練習問題:
a) 次の(i)〜(iii)が文書抜粋の内容と合っているかどうかを、それぞれ「はい」か「いいえ」で答え、根拠となる本文の語句をそのまま引用しなさい。
(i) 物理の世界では、一般よりも速くインターネットが普及した。
(ii) 研究者は、常に先端にいることよりも内容を重視するようになった。
(iii) このシステムによって、論文の質は高まった。
b) 文書抜粋のうち、「この様に、一般よりも速くイン」から「のが消滅する日も遠くはない。」までを一字一句変えずに引用しなさい。

文書抜粋:
----

この様に、一般よりも速くインターネットが普及した物理の世界ではいろいろなことが起きている。世界中の人がインターネットでコネクトされたら、何が起きるか?想像を絶しているとしかいえない。

あるところにある計算機
論文を配布する国内の有名なサーバとしては
http://www.yukawa.kyoto-u.ac.jp/がある。どんなものかちょっと覗いてみるのもいいだろう。
システム
一方で、このシステムは激しく研究をゆがめてしまった。ホームページをお持ちの方なら良く解ると思うが、ホームページの人気を高めるのにはいつもデータを更新していることが大事である。研究者も我先に論文を書きまくり、ちょっとでも新しいということを競うようになり、論文は粗製乱造状態に突入した。内容よりも常に先端にいることが重視されるようになってしまったのだ。このままだと、物理の研究は駄目になり、物理学者というものが消滅する日も遠くはない。

----

データ一覧:
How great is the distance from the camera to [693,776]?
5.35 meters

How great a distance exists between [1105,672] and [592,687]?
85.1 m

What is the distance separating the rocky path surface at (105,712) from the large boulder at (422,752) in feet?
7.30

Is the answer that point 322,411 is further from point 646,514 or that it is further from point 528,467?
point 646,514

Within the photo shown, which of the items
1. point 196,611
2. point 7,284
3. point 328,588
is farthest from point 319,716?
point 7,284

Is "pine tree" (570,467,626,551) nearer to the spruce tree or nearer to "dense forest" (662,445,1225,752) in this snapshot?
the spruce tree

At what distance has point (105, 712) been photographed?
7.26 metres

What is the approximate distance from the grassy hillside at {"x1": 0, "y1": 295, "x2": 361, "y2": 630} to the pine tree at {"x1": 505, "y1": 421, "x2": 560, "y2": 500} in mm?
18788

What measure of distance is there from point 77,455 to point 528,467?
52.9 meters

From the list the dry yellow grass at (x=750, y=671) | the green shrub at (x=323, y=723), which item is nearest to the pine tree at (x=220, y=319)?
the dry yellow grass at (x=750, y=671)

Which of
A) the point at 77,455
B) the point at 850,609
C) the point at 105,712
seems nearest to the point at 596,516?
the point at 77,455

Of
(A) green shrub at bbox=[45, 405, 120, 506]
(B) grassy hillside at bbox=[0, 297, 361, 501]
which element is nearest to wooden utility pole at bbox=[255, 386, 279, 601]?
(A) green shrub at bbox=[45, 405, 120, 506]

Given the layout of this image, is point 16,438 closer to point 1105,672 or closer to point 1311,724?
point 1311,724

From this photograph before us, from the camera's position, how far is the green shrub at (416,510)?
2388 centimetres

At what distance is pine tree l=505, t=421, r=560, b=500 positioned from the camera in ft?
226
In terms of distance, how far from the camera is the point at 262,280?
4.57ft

----

解答:
a)
(i) はい。「一般よりも速くインターネットが普及した物理の世界」
(ii) いいえ。「内容よりも常に先端にいることが重視されるようになってしまったのだ」
(iii) いいえ。「論文は粗製乱造状態に突入した」

b)
この様に、一般よりも速くインターネットが普及した物理の世界ではいろいろなことが起きている。世界中の人がインターネットでコネクトされたら、何が起きるか?想像を絶しているとしかいえない。

あるところにある計算機
論文を配布する国内の有名なサーバとしては
http://www.yukawa.kyoto-u.ac.jp/がある。どんなものかちょっと覗いてみるのもいいだろう。
システム
一方で、このシステムは激しく研究をゆがめてしまった。ホームページをお持ちの方なら良く解ると思うが、ホームページの人気を高めるのにはいつもデータを更新していることが大事である。研究者も我先に論文を書きまくり、ちょっとでも新しいということを競うようになり、論文は粗製乱造状態に突入した。内容よりも常に先端にいることが重視されるようになってしまったのだ。このままだと、物理の研究は駄目になり、物理学者というものが消滅する日も遠くはない。